С работой было посложнее. Должность требовала писать доклады для заведующего, составлять отчеты, справки, сочинять статьи в газету и даже выдвигать идеи по реорганизации. Неважно какой, важно было не стоять на месте. Это не пятнадцать строк в стенгазету. Месячный испытательный срок подходил к концу, и Николаев чувствовал, что пора спасаться. Снова к милдружку: выручай. Тот вспомнил, что Рабоче-крестьянской инспекции, она располагалась в том же обкомовском здании и ее работники пользовались той же столовой, требуется инспектор цен, и в два счета пристроил туда Николаева. А там с работой обстояло еще хуже: ревизии, проверки цен по магазинам, работа нервная, опасная, с угрозой для жизни. Не то в тюрьму посадят за взятку, а предлагают много, не меньше пятисот рублей за раз да еще оковалок мяса суют и коробку масла, не то изувечат. Наймут хулиганов, а те за пятьсот рублей в Неву сбросят и глазом не моргнут. Один директор так ему и брякнул в лицо: мол, выбирай, что тебе больше подходит. А посмеешь в милицию пожаловаться, и детей утопим. Николаев никаких замечаний в акт не написал, ничего не взял и убежал. А дома извелся, изнылся, в трясучку впал, такой припадок с ним приключился, что к утру еле отошел, губы в кровь пообкусал. На работу идти боялся. Лучше уж сразу умереть.
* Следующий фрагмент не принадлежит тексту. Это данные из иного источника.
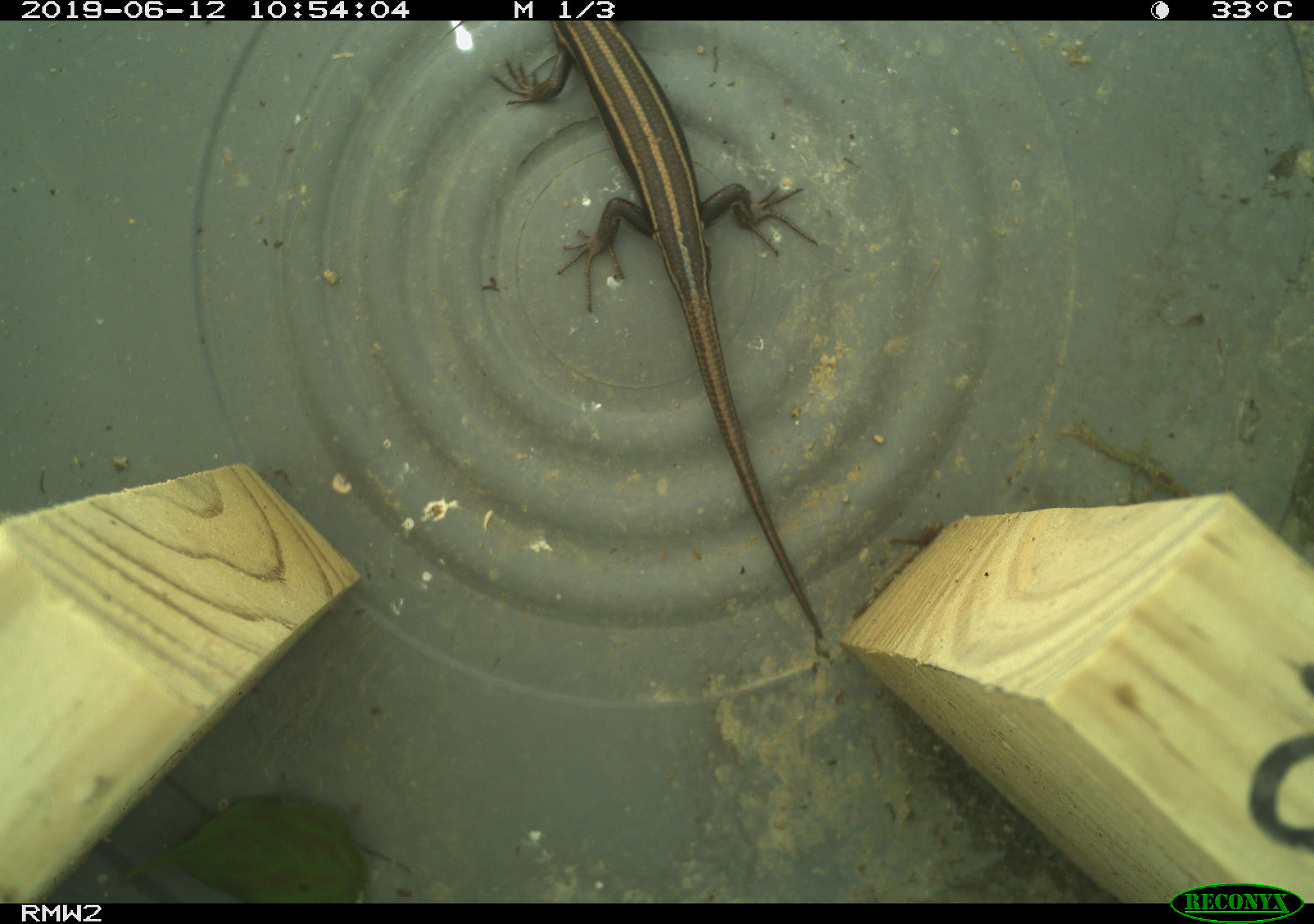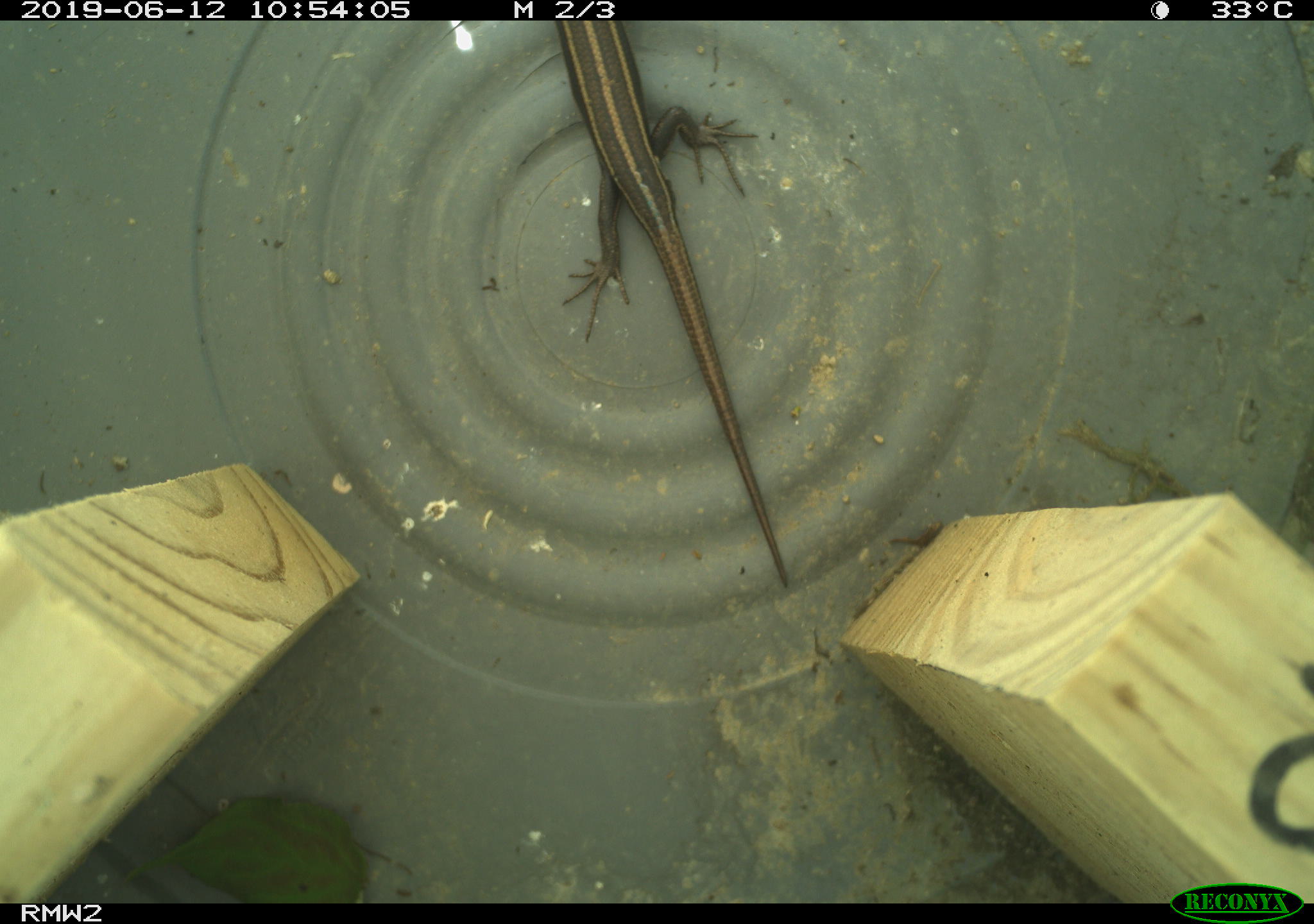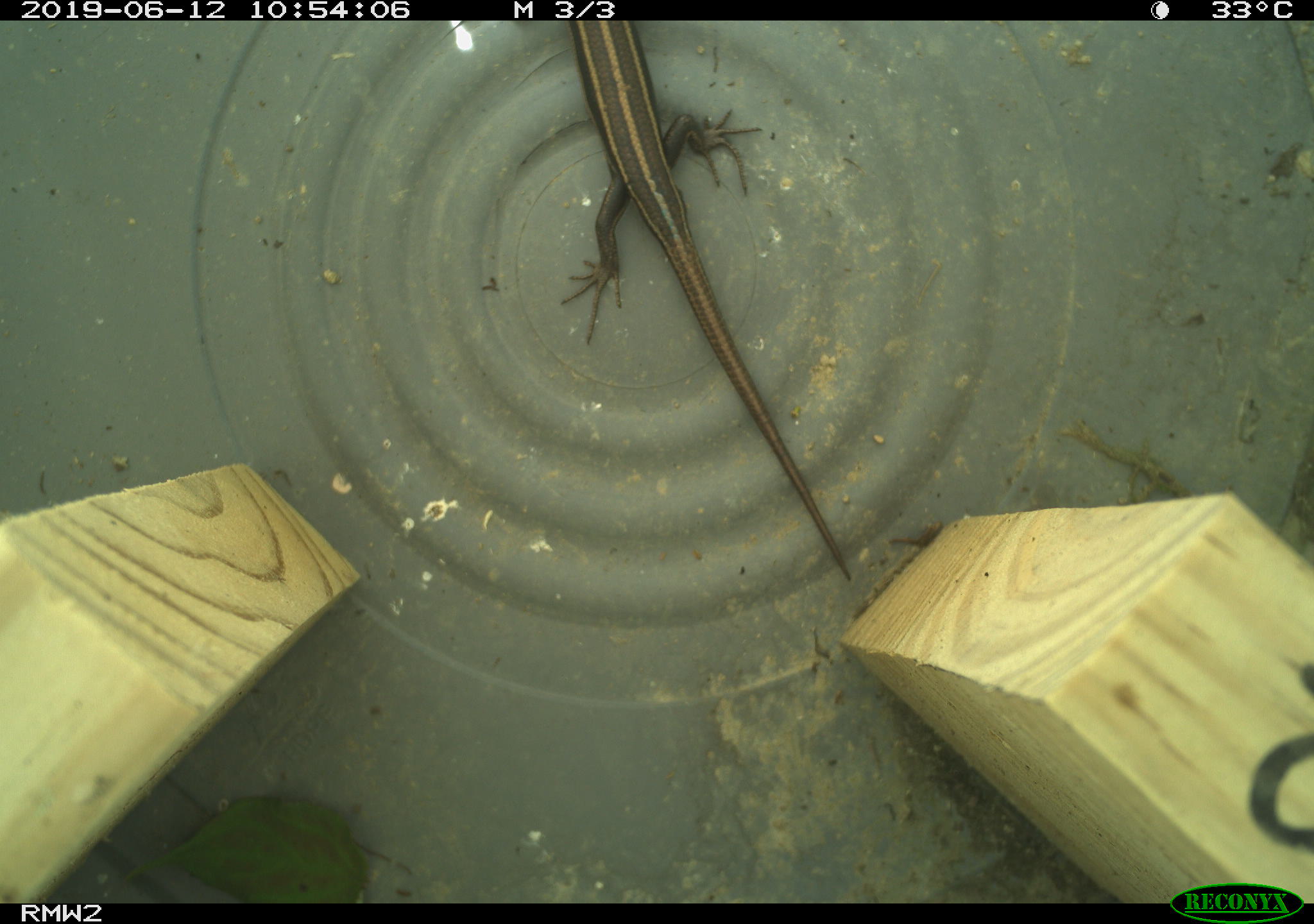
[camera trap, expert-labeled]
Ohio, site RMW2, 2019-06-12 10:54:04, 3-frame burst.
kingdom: Animalia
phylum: Chordata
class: Reptilia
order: Squamata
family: Scincidae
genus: Plestiodon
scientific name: Plestiodon fasciatus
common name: common five-lined skink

Мильда сжалилась, попросила Кирова, Николаев попал в Институт истории партии, а там на его голову свалился высокий, худой, властный Лидак с горящим взором бойца. Вот и весь круг…
Николаев грыз ручку, вспоминая свои мытарства и не зная, как их правильно описать в биографии. Мильда по ночам никуда не ездила, вроде тут утряслось, ему бы теперь на прежние 250 рублей в месяц, и зажили бы они душа в душу. Но он добьется, выстоит, восстановит справедливость, а если не добьется… О последнем и думать не хотелось. Он закрыл биографию. Мильда отмалчивалась, ничего не говорила, теща посматривала косо. Теперь четыре иждивенца на шее жены, а у нее всего 275 рублей в месяц. Николаев грыз ногти, обдумывая письмо Сталину. Пусть узнает, что творят в Ленинграде с партийцем, имеющим десятилетний стаж в рядах ВКП(б). «Этого Лидака бы по партмобилизации на транспорт, Иосиф Виссарионович! — сказал бы, встретившись с вождем, Николаев. — И Терновскую с Абакумовым! Не выполняют они ваших указаний, Бухарина цитируют! А я заметил, предупредил и немил стал. Вот как теперь у нас!»
«Не волнуйтесь, товарищ Николаев, — мудро скажет Сталин. Мы разберемся. С произволом покончим. Лидака бросим на транспорт, а вас поставим вместо него. В обиду не дадим. Ждите, вас вызовут!..»
Николаев дремал, положив голову на свою биографию, представляя свое появление в институте в качестве директора. Он приходит, Терновская дрожит от страха, дежурит в приемной, чтобы прорваться к нему в кабинет и объясниться.
— А не хотите ли на транспорт, Леокадия Георгиевна? — спросит Николаев.
— Я женщина, Леонид Васильевич, и свой пышный вид совсем еще не утратила, а вы такой красивый мужчина, вам нужна ласка и забота моих нежных рук, — конечно же льстиво заявит она.
— И это все, что вы умеете, товарищ Терновская? — удивится Николаев. — Мне объедки со стола Лидака не нужны! Вы уволены!
Она будет рыдать, рвать на себе волосы, ползать у него в ногах, кричать, что прилежностью и старанием искупит свою вину.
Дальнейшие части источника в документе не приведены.